Conclusions: Experimental results show that the Faster R-CNN can achieve good detection and recognition of SSHC on the current dataset, and the data augmentation method used in this study can significantly improve the recognition rate of SSHC. Our study provides new ideas for the preservation and transmission of SS culture, and offers a guide for solving the problem of SS character recognition in practical application scenarios.
Methods : Due to the unavailability of the public SSHC dataset, we need to establish one first and then choose a model for the SSHC recognition. We collected images of ancient SS books in areas where Shui people lived, then manually annotated the target classes in the SS images. For classes with small sample sizes, we used several data augmentation methods, such as manual handwriting, image synthesis and image cropping among others. By comparing advantages and disadvantages of three target detection models, including Faster RCNN (faster region-based convolutional neural networks), YOLO (you only look once)and SSD (single shot multi-box detector), we choose Faster RCNN to detect and recognize SSHC.
Results : Finally, we built a well-labelled and sizable SS handwritten character dataset, which contains 80 categories with a total of 110 610 labeled character samples. To verify the detection and recognition effect of Faster R-CNN on SSHC, and to discuss the influence of the data augmentation method mentioned in this study, we carry out experiments with different combinations of datasets as the input. In experiment 1, we use the original dataset, and the average recognition accuracy reaches only 62.21%, and in the case of sparse samples for some classes, the recognition rate even equals 0. In experiment 2, we use the original dataset plus the data by manual handwriting, and the average recognition accuracy increased by 2.26 percentage points. The dataset of experiment 3 includes the dataset of experiment 2 plus the data of image synthesis, which further reduces the gap between the number of samples in each category. In experiment 3, we obtain the average recognition accuracy of 90.91%, which increases by 18.52 percentage points compared to that of experiment 2. The dataset of experiment 4 includes the cropped data plus the image-synthesized data, resulting in an highest average recognition accuracy of 91.95%, and achieving end-to-end accurate positioning and recognition of SSHC at the page level.

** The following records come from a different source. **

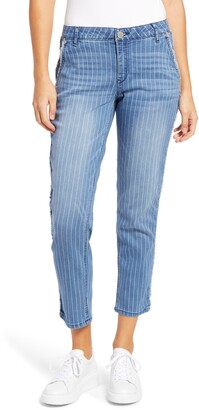 Wit & Wisdom Ab-Solution High Waist Ankle Straight Jeans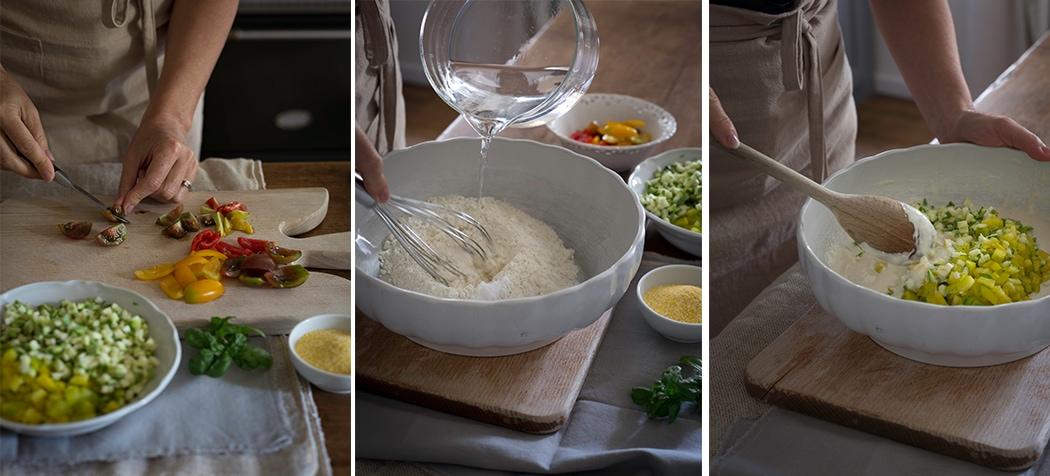 ricetta croccantella con verdure di stagione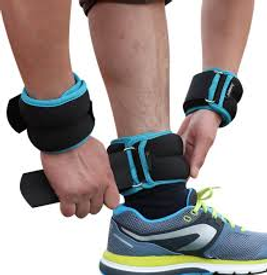 ankle-wrist-weights.png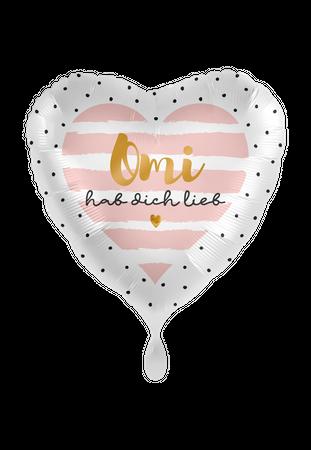Folienballon Omi hab Dich lieb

Conclusions: Experimental results show that the Faster R-CNN can achieve good detection and recognition of SSHC on the current dataset, and the data augmentation method used in this study can significantly improve the recognition rate of SSHC. Our study provides new ideas for the preservation and transmission of SS culture, and offers a guide for solving the problem of SS character recognition in practical application scenarios.